**GOALS:**
(1) In the forum post about counting lines in a C# text file, retype the passage starting with "method 6 : (from" and going on through "about h.d.d speed.".
(2) In the forum post about counting lines in a C# text file, how many seconds did method 6 take with a 32KB buffer?
(3) Proceed with the forum post about counting lines in a C# text file, picking up after its final sentence.
::: TEXT SECTION
Search code examples
c#line-numbers

What's the fastest way to count the total lines of text file in c#?


my code is :

    int linenumber = File.ReadLines(path).Count();

but it takes long time (about 20 second) for files about 1 gig size .

so does anyone know better way to solve this problem ?

Update 6 :

I have tested your solutions :

for a file about 870 mb size :

method 1 : { my code time(seconds) : 13 }

method 2 : (from MarcinJuraszek & Locke) (the same) {

time(seconds) : 12 }

method 3 : (from Richard Deeming) { time(seconds) : 19 }

method 4 : (from user2942249) { time(seconds) : 13 }

method 5 : (from Locke) { time(seconds) : 13 is the same for lineBuffer = {4096 , 8192 , 16384 , 32768} }

method 6 : (from Locke edition 2) { time(seconds) : 9 for Buffer size = 32KB , time(seconds) : 10 for Buffer size = 64KB }

As i said , in my comment , there is an application (native code) , that opens this file in my pc in 5 second. therefore this is not about h.d.d speed.
::::::
::: SOURCE MATERIAL
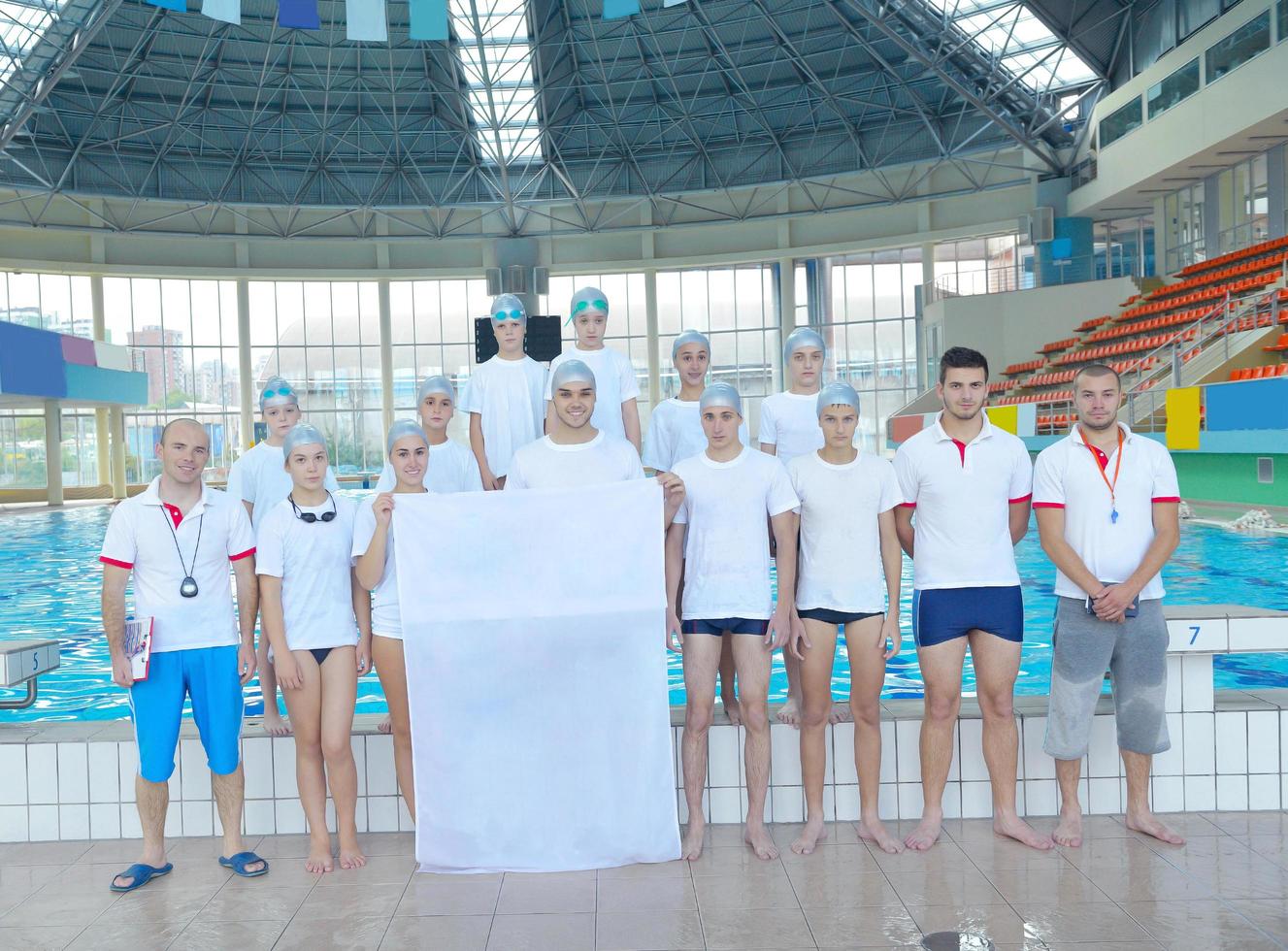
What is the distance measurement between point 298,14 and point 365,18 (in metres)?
0.85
::::::
**WRITTEN RESPONSES:**
(1)
method 6 : (from Locke edition 2) { time(seconds) : 9 for Buffer size = 32KB , time(seconds) : 10 for Buffer size = 64KB }

As i said , in my comment , there is an application (native code) , that opens this file in my pc in 5 second. therefore this is not about h.d.d speed.

(2) Method 6 took 9 seconds with a 32KB buffer.

(3)
By Compiling MSIL to Native Code , the difference was not obvious.

Conclusion : at this time , the Locke method 2 is faster than other method.

So i marked his post as Answer . but this post will be open if any one find better idea.

I gave +1 vote up for dear friends who help me to solve the problem.

Thanks for your help. interesting better idea . Best Regards Smart Man


Solution

  • Here are a few ways this can be accomplished quickly:

    StreamReader:

    using (var sr = new StreamReader(path))
    {
        while (!String.IsNullOrEmpty(sr.ReadLine()))
            lineCount ++;
    }
    

    FileStream:

    var lineBuffer = new byte[65536]; // 64Kb
    using (FileStream fs = new FileStream(path, FileMode.Open, FileAccess.Read,
           FileShare.Read, lineBuffer.Length))
    {
        int readBuffer = 0;
        while ((readBuffer = fs.Read(lineBuffer, 0, lineBuffer.Length)) > 0)
        {
            for (int i = 0; i < readBuffer; i++)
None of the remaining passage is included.